Sonner and Uhrig's press conference announcing they were stepping down from Zimmerman's defense was "professional suicide," Stephen Gillers of New York University School of Law told Reuters.
That's because Florida's Rules of Professional Conduct prohibit a lawyer from revealing "information relating to the representation" of a former client. The lawyers did that when they spoke to reporters, Gillers and other ethics experts said.
At Tuesday's press conference, Hal Uhrig explicitly told reporters neither he nor Craig Sonner were disclosing anything protected by the attorney-client privilege, Reuters reports. But Gillers says Florida's ethics rules protect "information, not just communications."
Such protected information would likely include Zimmerman's alleged personal phone call to the special prosecutor, and his being "emotionally crippled," as Uhrig described at the press conference.
Calling out a former client's mental state may jeopardize the client's right to a fair trial "because you are creating the substantial possibility of prejudice," University of Miami School of Law professor Anthony Alfieri told Reuters.
On the other hand, Florida attorneys are allowed to counter negative media publicity if a client authorizes counsel to do so, according to Reuters.

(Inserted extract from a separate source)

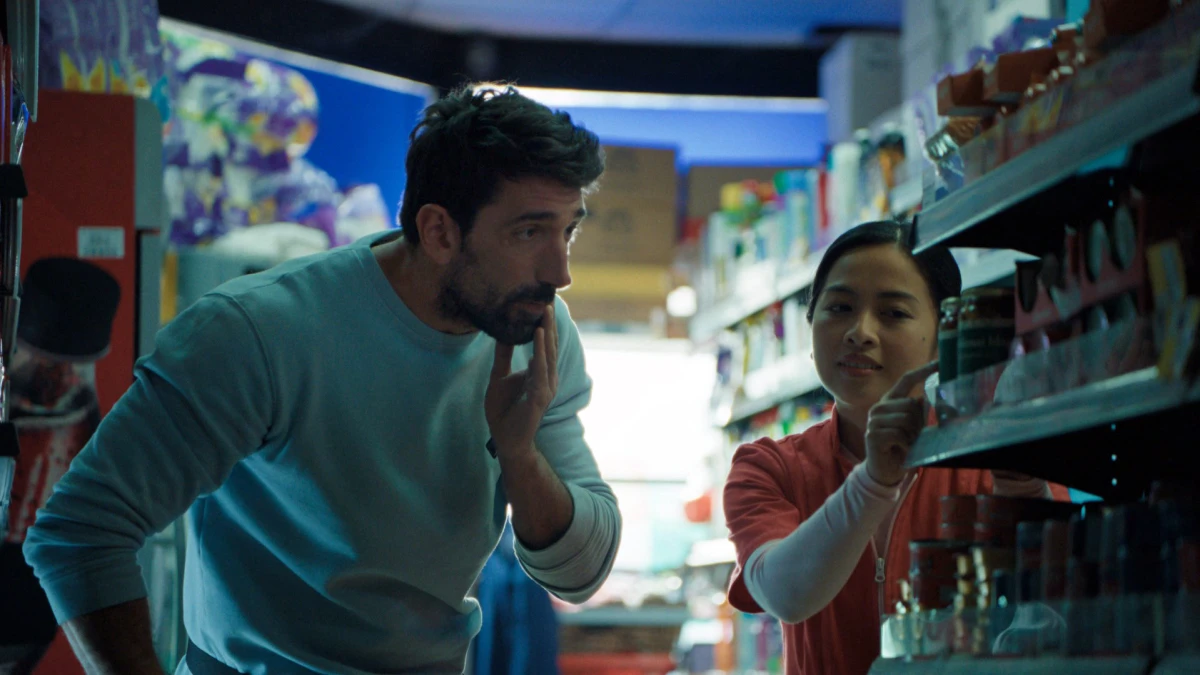 Stiže nova humoristična serija ''Blaž među ženama''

But it's not clear if Uhrig and Sonner got Zimmerman's permission.
Even before the lawyers withdrew, critics questioned their extensive national media interviews. One ethics prof opined that their detailed description of George Zimmerman's account of the Trayvon Martin shooting was "right there on the edge" of violating Florida's rule against prejudicial extrajudicial statements.
Craig Sonner denied he and Hal Uhrig did anything wrong: "Nothing was discussed that wasn't already in the media," he told Reuters. But ethics professors say it's possible the Florida Bar may launch an investigation.